A defesa de Vorcaro protocolou, na última quinta-feira (10 de setembro), um novo pedido de adiamento junto ao gabinete do ministro relator. O argumento central dos advogados é a falta de tempo hábil para a análise integral da documentação probatória e a devida preparação do depoente, especialmente considerando a recente quebra de sigilo de procedimentos vinculados à investigação.
Coincidência de agendas no Supremo Tribunal Federal
Um ponto de atenção jurídica e política é a coincidência de datas.
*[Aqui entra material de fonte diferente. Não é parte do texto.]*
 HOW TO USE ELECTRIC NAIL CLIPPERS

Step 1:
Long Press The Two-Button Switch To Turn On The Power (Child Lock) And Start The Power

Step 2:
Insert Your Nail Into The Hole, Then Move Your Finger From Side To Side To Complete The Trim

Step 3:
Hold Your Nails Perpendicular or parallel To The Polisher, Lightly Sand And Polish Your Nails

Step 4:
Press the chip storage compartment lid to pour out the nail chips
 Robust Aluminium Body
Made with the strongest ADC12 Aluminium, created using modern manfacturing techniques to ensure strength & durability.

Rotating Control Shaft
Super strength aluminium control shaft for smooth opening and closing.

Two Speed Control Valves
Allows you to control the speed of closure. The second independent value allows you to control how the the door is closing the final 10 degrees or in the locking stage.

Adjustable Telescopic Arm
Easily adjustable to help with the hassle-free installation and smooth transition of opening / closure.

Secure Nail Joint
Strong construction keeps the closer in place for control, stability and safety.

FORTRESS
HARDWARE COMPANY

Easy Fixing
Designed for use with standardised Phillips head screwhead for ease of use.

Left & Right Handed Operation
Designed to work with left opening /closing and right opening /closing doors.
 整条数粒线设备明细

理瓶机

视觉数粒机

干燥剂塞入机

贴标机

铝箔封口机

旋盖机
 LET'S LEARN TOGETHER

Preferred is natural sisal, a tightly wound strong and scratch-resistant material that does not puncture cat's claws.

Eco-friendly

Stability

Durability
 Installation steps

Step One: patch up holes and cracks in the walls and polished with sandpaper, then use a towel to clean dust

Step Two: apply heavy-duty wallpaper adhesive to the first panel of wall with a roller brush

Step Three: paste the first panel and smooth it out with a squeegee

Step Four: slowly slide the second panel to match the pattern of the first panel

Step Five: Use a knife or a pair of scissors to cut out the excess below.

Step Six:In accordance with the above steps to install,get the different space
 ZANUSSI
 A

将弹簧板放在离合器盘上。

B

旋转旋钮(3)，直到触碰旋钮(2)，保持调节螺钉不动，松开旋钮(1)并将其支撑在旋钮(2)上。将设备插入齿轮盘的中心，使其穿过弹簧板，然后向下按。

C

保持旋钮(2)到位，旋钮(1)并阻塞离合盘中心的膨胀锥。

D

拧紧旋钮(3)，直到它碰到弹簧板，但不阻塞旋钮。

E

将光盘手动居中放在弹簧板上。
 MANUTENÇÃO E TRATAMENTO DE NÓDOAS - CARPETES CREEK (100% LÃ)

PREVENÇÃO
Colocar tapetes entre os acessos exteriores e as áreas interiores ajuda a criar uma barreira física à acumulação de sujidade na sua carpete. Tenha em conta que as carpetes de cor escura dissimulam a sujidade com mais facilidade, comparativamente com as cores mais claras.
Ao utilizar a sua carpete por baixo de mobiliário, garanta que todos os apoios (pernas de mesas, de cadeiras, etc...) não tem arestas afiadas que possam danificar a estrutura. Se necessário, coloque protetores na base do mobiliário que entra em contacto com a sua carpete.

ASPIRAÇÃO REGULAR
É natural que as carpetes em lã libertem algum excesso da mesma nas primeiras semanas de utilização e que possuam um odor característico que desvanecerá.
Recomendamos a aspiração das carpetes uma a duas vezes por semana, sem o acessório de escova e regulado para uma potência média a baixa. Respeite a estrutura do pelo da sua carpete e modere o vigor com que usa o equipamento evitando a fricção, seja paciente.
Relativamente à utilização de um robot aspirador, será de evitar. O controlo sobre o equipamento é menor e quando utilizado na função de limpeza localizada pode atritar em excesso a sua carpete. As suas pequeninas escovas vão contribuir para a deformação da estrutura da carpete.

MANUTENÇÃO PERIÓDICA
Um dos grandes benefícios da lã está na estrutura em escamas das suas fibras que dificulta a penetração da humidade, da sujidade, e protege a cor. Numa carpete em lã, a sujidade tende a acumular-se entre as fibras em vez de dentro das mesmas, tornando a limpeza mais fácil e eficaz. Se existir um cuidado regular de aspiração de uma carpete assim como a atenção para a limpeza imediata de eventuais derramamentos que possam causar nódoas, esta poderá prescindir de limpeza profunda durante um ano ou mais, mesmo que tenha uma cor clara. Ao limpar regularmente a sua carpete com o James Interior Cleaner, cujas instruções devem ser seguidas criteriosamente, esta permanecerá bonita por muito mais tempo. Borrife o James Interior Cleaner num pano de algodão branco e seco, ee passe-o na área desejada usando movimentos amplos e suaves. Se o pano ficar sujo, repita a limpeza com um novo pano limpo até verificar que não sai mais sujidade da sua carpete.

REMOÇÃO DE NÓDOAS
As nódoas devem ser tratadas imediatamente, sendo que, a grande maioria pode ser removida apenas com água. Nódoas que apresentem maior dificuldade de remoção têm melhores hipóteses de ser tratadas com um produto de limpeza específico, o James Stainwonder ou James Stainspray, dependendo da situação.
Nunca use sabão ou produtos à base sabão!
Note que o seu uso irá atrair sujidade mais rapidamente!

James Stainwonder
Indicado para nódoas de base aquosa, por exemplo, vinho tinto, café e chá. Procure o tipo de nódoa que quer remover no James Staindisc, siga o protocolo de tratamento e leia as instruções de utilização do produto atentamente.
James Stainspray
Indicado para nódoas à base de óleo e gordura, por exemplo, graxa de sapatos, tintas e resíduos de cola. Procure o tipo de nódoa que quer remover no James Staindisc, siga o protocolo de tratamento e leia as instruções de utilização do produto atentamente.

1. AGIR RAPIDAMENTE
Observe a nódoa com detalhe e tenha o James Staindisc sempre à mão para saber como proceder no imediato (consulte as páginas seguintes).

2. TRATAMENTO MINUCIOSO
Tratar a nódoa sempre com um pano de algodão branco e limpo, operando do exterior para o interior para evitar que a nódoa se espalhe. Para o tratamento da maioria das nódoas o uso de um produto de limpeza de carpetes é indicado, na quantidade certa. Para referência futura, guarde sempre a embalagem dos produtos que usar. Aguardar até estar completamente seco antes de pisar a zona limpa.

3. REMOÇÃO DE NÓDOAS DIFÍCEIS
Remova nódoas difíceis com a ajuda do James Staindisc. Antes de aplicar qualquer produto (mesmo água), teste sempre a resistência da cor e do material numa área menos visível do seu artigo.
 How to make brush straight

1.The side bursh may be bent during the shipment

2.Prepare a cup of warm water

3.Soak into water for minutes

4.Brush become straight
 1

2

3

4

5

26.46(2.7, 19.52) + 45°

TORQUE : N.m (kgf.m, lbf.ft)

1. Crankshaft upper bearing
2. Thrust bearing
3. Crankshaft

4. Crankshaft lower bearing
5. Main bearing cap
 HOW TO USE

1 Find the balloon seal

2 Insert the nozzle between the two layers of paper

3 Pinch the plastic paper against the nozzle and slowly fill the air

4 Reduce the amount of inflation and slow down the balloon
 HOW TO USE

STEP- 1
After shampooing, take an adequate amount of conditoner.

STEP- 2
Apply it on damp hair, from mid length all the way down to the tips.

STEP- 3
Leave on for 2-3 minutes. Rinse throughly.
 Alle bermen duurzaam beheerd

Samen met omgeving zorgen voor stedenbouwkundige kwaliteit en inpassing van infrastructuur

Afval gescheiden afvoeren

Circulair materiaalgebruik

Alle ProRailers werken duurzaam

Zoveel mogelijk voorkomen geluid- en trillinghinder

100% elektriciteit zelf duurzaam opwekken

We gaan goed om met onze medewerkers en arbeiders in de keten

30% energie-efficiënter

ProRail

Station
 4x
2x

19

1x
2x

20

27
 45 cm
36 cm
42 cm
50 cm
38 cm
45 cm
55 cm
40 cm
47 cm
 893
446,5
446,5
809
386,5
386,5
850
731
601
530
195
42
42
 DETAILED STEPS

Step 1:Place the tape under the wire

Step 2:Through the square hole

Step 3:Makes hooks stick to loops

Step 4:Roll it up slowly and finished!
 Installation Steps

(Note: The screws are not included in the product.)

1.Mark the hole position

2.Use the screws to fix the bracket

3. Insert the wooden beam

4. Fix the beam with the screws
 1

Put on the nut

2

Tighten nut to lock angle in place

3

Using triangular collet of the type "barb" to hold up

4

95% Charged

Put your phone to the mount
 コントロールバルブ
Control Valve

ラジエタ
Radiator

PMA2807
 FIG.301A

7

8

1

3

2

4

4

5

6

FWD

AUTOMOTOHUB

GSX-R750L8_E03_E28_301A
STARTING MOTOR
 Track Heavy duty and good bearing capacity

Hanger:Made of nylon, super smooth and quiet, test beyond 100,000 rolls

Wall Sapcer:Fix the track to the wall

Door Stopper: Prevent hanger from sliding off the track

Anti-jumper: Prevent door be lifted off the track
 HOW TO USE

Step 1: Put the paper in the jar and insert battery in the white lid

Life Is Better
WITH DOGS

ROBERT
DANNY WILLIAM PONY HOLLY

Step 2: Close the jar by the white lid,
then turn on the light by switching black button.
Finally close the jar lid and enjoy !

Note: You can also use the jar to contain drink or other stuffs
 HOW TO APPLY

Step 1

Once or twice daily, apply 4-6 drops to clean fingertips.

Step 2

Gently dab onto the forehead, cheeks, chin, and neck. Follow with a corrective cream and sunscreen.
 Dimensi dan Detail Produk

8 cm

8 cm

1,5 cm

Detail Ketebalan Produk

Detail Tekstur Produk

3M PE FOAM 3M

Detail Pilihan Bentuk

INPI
O depoimento de Daniel Vorcaro está marcado para o mesmo dia em que o Plenário do Supremo Tribunal Federal realizará sessão para decidir sobre a abertura de investigação contra o ministro Alexandre de Moraes, motivada por sua relação com o fundador do Banco Master.
Impactos práticos para a advocacia
- Gestão de prazos e provas: O caso reforça a importância da estratégia de defesa em casos complexos de crimes financeiros, onde o acesso tempestivo aos autos é condição essencial para o exercício do contraditório.
- Direito ao tempo de preparação: A insistência da defesa em adiar a oitiva destaca a necessidade de garantir que o investigado tenha acesso pleno aos elementos de prova antes de prestar esclarecimentos, evitando prejuízos à ampla defesa.
- Complexidade probatória: Investigações envolvendo instituições financeiras como o BRB exigem dos advogados uma análise minuciosa de fluxos financeiros e normas regulatórias do Banco Central, tornando a gestão documental o pilar central da estratégia jurídica.